### Short task
In the material below, copy out word for word the part that opens with the line containing "What is the" and closes with the line containing "1566 centimetres", including both of those lines and nothing more.

[Records from a set of spatial questions]
——————

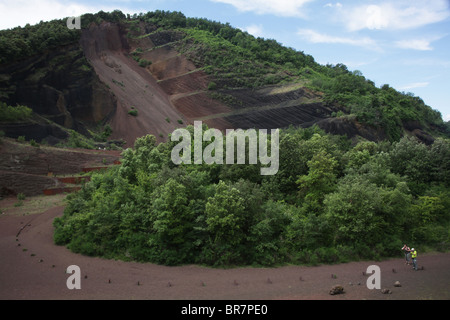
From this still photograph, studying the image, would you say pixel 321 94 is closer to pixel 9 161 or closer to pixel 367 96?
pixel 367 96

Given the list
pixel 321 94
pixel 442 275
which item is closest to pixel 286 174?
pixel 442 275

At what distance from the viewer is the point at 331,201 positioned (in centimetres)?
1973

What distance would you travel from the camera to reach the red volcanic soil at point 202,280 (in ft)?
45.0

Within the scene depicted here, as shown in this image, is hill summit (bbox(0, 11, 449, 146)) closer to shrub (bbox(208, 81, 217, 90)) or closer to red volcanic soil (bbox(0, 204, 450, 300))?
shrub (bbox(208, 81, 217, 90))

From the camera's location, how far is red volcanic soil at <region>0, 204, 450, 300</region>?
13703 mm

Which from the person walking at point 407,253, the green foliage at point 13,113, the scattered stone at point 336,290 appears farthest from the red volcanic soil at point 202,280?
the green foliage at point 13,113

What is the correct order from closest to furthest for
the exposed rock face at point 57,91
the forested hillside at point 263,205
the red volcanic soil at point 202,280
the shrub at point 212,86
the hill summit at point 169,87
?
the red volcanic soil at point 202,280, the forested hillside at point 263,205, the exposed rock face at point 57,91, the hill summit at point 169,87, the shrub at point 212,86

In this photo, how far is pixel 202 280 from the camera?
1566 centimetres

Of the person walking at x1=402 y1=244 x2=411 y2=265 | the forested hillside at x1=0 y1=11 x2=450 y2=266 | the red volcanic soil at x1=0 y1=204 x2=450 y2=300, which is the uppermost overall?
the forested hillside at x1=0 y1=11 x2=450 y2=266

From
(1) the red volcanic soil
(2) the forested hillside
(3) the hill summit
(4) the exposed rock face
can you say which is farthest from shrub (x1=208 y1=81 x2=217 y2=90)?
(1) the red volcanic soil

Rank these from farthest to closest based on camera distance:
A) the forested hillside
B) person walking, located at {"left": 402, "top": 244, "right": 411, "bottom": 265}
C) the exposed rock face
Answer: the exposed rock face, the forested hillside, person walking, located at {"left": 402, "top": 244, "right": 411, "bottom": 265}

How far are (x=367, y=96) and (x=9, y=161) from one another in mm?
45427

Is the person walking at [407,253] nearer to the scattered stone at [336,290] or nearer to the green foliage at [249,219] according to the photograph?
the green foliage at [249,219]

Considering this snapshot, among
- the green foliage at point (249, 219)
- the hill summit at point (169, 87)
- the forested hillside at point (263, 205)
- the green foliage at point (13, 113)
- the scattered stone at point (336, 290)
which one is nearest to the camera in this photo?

——————

### Exercise solution
What is the correct order from closest to furthest for
the exposed rock face at point 57,91
the forested hillside at point 263,205
the red volcanic soil at point 202,280
the shrub at point 212,86
the hill summit at point 169,87
?
the red volcanic soil at point 202,280, the forested hillside at point 263,205, the exposed rock face at point 57,91, the hill summit at point 169,87, the shrub at point 212,86

In this photo, how far is pixel 202 280 from the camera?
1566 centimetres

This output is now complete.